跟她睡在一张床上,还抱着她,刚醒来的时候竟然还对她……
她虽然跟他订了亲,但还没过门,这都逾越过不知道多少座大山了!她前世里跟谢逸辰关系最亲密的时候都没到这份上!
混蛋!
……
谢渊渟在窗外远处的一棵大树上,透过窗户看着里面气鼓鼓的宁霏,眼底露出一缕笑意。
会生气就好。
他太了解宁霏了。若是对一个她真的没有一点感觉的陌生路人,她是根本不会生气的,会带着一副甜美可爱的笑眯眯模样,把人变成半身不遂或者终生不举。
能够生他的气,至少她在他面前是率性而鲜活的。
但她虽然表面上对他生这么大的气,也还是没有把他怎么样。
他是不是该趁热打铁,以后多做点这种事情?
……
宁霏一个人关在房间里生了半天闷气,到下午的时候终于还是不得不出门,建兴帝让她今天进宫领赏。
宁霏进龙泉宫时,建兴帝还没有空闲下来,领路太监安排她在隔壁偏殿等了好一会儿,建兴帝才让人传她进去。
宁霏进入正殿,一群大臣和将士正从里面出来,有御林军、五城兵马司和刑部的人,一个个都是一副焦头烂额、垂头丧气的样子,想来是因为元宵节行刺的事情。
宁霏朝建兴帝行了礼,建兴帝一脸愠色,仍然为刚才的事余怒未消。
“一群没用的东西,真正的刺客抓不到,只会找一些替死鬼屈打成招,拿来敷衍朕了事!”
宁霏心说这一点都不奇怪。真正的刺客现在早就躲到不知道什么地方去了,天大地大,哪里是那么容易抓到的。建兴帝这边压力巨大,催促得又紧,底下人为了不被治罪,不得不拿出一点进展来应付建兴帝,就只能找些替死鬼来了。
她立刻趁势接道:“皇上,臣女有一条线索可以提供,说不定能对这件案子有点帮助。”
建兴帝一听,立刻来了精神:“你说!”
宁霏道:“那天晚上射伤太子的箭矢,臣女认得上面淬的毒,是一种名为‘一盏墨’的剧毒。中毒者全身变黑,若没有及时解毒,一般在一盏茶时间内就会毒发身亡。但如果提前服下解药的话,虽然也会脸色发黑,表现出一定的中毒症状,但不会致命。一盏墨并不是常见的毒药,据臣女所知,是一位名叫灵枢的江湖中人独门所制,并未流传在外。”
建兴帝皱起眉:“灵枢?”
“这个名字皇上可能没听说过。”宁霏说,“但皇上应该知道另一个名字,素问,五六年前在宫中当过医女。”

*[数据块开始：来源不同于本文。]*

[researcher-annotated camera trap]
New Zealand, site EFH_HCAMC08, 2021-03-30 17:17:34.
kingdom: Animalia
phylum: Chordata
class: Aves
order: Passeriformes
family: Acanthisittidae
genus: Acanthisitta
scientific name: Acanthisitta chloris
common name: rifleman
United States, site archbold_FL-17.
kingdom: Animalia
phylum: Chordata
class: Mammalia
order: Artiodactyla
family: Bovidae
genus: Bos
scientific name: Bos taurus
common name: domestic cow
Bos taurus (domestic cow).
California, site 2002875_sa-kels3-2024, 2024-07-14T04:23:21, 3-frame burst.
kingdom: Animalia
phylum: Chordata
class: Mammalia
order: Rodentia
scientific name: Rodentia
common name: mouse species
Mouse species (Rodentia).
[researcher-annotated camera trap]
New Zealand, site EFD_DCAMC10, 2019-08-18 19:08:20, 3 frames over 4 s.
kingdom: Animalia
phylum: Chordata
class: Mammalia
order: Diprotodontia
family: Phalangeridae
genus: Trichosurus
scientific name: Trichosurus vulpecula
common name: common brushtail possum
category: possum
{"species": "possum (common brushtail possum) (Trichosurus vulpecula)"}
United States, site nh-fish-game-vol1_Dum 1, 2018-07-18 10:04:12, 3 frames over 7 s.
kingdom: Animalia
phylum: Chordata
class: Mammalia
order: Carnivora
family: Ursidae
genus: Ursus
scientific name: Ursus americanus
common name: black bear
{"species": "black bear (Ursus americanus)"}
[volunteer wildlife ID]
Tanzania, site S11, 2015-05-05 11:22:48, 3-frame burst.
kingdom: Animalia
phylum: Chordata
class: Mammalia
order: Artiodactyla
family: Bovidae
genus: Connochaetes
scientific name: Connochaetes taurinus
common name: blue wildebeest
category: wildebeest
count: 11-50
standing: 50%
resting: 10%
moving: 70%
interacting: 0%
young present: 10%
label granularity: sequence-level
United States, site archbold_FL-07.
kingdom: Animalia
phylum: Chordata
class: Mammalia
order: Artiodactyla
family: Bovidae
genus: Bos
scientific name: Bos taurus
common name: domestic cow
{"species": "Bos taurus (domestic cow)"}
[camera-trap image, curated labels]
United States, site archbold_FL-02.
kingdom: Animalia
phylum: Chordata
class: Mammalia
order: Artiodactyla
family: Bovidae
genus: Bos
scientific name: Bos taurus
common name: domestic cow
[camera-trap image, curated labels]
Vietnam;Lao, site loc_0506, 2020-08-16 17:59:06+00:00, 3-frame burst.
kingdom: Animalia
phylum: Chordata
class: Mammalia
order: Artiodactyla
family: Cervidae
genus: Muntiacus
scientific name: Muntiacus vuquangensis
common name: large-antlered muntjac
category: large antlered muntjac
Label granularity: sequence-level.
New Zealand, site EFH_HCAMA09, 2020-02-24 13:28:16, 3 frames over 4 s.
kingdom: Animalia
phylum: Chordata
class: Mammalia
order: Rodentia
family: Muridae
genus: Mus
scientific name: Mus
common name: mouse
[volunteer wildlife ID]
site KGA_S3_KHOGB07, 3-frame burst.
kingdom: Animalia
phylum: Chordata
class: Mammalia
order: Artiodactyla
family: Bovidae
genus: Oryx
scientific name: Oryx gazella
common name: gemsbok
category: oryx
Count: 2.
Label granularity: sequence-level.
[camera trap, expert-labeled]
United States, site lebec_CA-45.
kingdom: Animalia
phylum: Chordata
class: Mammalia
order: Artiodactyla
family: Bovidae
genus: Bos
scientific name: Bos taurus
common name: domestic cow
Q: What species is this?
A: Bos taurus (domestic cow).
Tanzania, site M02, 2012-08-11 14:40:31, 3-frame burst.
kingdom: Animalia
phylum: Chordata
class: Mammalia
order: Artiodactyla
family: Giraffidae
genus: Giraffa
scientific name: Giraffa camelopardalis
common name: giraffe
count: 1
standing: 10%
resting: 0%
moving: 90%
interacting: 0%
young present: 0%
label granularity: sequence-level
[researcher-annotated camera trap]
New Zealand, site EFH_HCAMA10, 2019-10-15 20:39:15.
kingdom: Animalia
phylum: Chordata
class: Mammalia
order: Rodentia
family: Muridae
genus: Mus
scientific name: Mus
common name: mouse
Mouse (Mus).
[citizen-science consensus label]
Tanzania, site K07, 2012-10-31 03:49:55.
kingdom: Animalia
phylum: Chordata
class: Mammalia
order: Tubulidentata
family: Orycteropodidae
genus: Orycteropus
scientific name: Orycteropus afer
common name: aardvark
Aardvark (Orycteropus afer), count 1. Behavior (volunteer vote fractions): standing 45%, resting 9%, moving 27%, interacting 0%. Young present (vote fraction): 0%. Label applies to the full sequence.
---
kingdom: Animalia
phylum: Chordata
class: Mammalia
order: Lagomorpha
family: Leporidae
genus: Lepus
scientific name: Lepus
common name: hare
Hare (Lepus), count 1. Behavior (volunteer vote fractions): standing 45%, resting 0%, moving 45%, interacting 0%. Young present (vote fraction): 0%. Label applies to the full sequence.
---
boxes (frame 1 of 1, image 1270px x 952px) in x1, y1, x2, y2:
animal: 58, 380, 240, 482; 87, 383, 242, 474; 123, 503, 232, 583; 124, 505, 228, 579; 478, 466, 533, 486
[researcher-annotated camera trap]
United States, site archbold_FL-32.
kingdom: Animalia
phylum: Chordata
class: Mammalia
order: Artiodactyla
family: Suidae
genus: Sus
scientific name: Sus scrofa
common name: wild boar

建兴帝这下想起来了。那个叫素问的江湖女子,当初是蒋皇后介绍进来成为医女的,医术十分精湛,连太医院的一众老太医都自愧不如。
素问在宫里的两年,颇有一番作为,但后来一次出宫后就失踪了,从此杳无音讯,也不知道是生是死。
宁霏继续道:“素问是灵枢的师妹,两人关系紧密,灵枢所制的毒药,她可能也有。”
建兴帝沉吟道:“你是说,这次刺杀跟素问有关系?”
宁霏点点头:“臣女也只是猜测而已。灵枢已经多年没有出现在中原,而且为人淡漠不问世事,没有刺杀皇上或者太子的任何理由。而素问虽然也已失踪多年,但曾经跟皇室和后宫有过关系。”
她前世的身份,现在可以尽情地用,把嫌疑都推到“素问”身上去。反正真正的素问已经找不到了,只剩下她这个知道素问所有事情,而身份又不再是“素问”的人。
素问五年前在皇宫中当医女的时候,是蒋皇后的人,这点不用她说,建兴帝也知道。她的提示就只需要到此为止,说多了反而过犹不及。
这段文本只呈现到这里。